*What you need to do*: These entries are to be set down again exactly.

[Data extracted from a collection]

===

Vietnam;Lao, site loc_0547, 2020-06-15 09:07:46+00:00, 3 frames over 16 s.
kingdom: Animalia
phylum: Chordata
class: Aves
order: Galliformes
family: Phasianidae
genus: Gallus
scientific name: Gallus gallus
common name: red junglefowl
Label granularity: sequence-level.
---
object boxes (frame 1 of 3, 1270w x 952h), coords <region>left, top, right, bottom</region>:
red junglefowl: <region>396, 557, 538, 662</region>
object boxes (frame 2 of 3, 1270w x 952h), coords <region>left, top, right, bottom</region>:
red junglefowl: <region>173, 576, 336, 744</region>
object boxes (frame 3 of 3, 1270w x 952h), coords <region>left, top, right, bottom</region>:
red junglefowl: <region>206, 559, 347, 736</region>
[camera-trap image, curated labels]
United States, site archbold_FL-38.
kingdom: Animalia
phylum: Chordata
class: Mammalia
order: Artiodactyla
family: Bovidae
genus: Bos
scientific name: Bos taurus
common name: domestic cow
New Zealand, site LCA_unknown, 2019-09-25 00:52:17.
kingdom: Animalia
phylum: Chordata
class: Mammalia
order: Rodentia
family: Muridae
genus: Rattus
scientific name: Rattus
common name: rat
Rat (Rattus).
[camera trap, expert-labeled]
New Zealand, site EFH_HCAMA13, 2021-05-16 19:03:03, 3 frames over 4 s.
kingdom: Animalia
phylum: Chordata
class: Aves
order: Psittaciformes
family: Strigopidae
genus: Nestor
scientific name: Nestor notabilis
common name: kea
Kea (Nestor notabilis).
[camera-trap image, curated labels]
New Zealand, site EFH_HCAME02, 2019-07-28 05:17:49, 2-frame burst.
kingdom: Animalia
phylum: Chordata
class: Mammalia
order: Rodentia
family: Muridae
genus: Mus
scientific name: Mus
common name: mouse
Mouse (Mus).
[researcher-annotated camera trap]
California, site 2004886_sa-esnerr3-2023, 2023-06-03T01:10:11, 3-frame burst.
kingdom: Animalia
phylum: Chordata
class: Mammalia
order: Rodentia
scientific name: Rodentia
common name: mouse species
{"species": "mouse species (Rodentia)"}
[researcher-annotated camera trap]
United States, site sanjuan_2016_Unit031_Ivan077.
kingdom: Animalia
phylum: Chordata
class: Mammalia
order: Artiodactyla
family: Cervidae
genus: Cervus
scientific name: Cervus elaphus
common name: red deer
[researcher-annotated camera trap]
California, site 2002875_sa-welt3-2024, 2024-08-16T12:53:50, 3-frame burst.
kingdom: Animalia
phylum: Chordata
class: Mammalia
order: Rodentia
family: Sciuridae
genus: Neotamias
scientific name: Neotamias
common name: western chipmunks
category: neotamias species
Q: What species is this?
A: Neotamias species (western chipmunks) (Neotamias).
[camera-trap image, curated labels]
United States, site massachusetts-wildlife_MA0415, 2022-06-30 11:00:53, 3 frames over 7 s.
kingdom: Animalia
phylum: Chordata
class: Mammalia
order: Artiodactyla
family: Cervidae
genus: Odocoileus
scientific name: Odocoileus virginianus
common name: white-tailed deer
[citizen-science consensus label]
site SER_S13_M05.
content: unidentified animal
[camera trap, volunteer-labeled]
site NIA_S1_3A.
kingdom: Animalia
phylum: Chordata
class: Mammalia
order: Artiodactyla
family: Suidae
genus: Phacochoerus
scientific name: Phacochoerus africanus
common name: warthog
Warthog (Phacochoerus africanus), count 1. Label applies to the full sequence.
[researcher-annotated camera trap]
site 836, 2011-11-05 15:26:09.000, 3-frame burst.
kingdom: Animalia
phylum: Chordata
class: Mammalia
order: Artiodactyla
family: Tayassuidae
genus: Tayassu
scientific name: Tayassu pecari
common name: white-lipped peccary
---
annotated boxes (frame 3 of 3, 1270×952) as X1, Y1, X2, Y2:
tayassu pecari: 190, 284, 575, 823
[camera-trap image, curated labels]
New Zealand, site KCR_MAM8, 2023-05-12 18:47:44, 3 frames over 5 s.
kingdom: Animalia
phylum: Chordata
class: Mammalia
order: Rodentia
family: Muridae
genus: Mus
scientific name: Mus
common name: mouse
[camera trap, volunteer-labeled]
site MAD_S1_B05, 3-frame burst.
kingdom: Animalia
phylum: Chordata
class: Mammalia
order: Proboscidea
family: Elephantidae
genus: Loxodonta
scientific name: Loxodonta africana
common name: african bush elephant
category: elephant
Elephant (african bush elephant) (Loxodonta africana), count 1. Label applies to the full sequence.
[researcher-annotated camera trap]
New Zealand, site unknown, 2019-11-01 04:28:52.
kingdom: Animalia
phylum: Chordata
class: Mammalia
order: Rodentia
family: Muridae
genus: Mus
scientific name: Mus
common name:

===

*Solution below*:
Vietnam;Lao, site loc_0547, 2020-06-15 09:07:46+00:00, 3 frames over 16 s.
kingdom: Animalia
phylum: Chordata
class: Aves
order: Galliformes
family: Phasianidae
genus: Gallus
scientific name: Gallus gallus
common name: red junglefowl
Label granularity: sequence-level.
---
object boxes (frame 1 of 3, 1270w x 952h), coords <region>left, top, right, bottom</region>:
red junglefowl: <region>396, 557, 538, 662</region>
object boxes (frame 2 of 3, 1270w x 952h), coords <region>left, top, right, bottom</region>:
red junglefowl: <region>173, 576, 336, 744</region>
object boxes (frame 3 of 3, 1270w x 952h), coords <region>left, top, right, bottom</region>:
red junglefowl: <region>206, 559, 347, 736</region>
[camera-trap image, curated labels]
United States, site archbold_FL-38.
kingdom: Animalia
phylum: Chordata
class: Mammalia
order: Artiodactyla
family: Bovidae
genus: Bos
scientific name: Bos taurus
common name: domestic cow
New Zealand, site LCA_unknown, 2019-09-25 00:52:17.
kingdom: Animalia
phylum: Chordata
class: Mammalia
order: Rodentia
family: Muridae
genus: Rattus
scientific name: Rattus
common name: rat
Rat (Rattus).
[camera trap, expert-labeled]
New Zealand, site EFH_HCAMA13, 2021-05-16 19:03:03, 3 frames over 4 s.
kingdom: Animalia
phylum: Chordata
class: Aves
order: Psittaciformes
family: Strigopidae
genus: Nestor
scientific name: Nestor notabilis
common name: kea
Kea (Nestor notabilis).
[camera-trap image, curated labels]
New Zealand, site EFH_HCAME02, 2019-07-28 05:17:49, 2-frame burst.
kingdom: Animalia
phylum: Chordata
class: Mammalia
order: Rodentia
family: Muridae
genus: Mus
scientific name: Mus
common name: mouse
Mouse (Mus).
[researcher-annotated camera trap]
California, site 2004886_sa-esnerr3-2023, 2023-06-03T01:10:11, 3-frame burst.
kingdom: Animalia
phylum: Chordata
class: Mammalia
order: Rodentia
scientific name: Rodentia
common name: mouse species
{"species": "mouse species (Rodentia)"}
[researcher-annotated camera trap]
United States, site sanjuan_2016_Unit031_Ivan077.
kingdom: Animalia
phylum: Chordata
class: Mammalia
order: Artiodactyla
family: Cervidae
genus: Cervus
scientific name: Cervus elaphus
common name: red deer
[researcher-annotated camera trap]
California, site 2002875_sa-welt3-2024, 2024-08-16T12:53:50, 3-frame burst.
kingdom: Animalia
phylum: Chordata
class: Mammalia
order: Rodentia
family: Sciuridae
genus: Neotamias
scientific name: Neotamias
common name: western chipmunks
category: neotamias species
Q: What species is this?
A: Neotamias species (western chipmunks) (Neotamias).
[camera-trap image, curated labels]
United States, site massachusetts-wildlife_MA0415, 2022-06-30 11:00:53, 3 frames over 7 s.
kingdom: Animalia
phylum: Chordata
class: Mammalia
order: Artiodactyla
family: Cervidae
genus: Odocoileus
scientific name: Odocoileus virginianus
common name: white-tailed deer
[citizen-science consensus label]
site SER_S13_M05.
content: unidentified animal
[camera trap, volunteer-labeled]
site NIA_S1_3A.
kingdom: Animalia
phylum: Chordata
class: Mammalia
order: Artiodactyla
family: Suidae
genus: Phacochoerus
scientific name: Phacochoerus africanus
common name: warthog
Warthog (Phacochoerus africanus), count 1. Label applies to the full sequence.
[researcher-annotated camera trap]
site 836, 2011-11-05 15:26:09.000, 3-frame burst.
kingdom: Animalia
phylum: Chordata
class: Mammalia
order: Artiodactyla
family: Tayassuidae
genus: Tayassu
scientific name: Tayassu pecari
common name: white-lipped peccary
---
annotated boxes (frame 3 of 3, 1270×952) as X1, Y1, X2, Y2:
tayassu pecari: 190, 284, 575, 823
[camera-trap image, curated labels]
New Zealand, site KCR_MAM8, 2023-05-12 18:47:44, 3 frames over 5 s.
kingdom: Animalia
phylum: Chordata
class: Mammalia
order: Rodentia
family: Muridae
genus: Mus
scientific name: Mus
common name: mouse
[camera trap, volunteer-labeled]
site MAD_S1_B05, 3-frame burst.
kingdom: Animalia
phylum: Chordata
class: Mammalia
order: Proboscidea
family: Elephantidae
genus: Loxodonta
scientific name: Loxodonta africana
common name: african bush elephant
category: elephant
Elephant (african bush elephant) (Loxodonta africana), count 1. Label applies to the full sequence.
[researcher-annotated camera trap]
New Zealand, site unknown, 2019-11-01 04:28:52.
kingdom: Animalia
phylum: Chordata
class: Mammalia
order: Rodentia
family: Muridae
genus: Mus
scientific name: Mus
common name:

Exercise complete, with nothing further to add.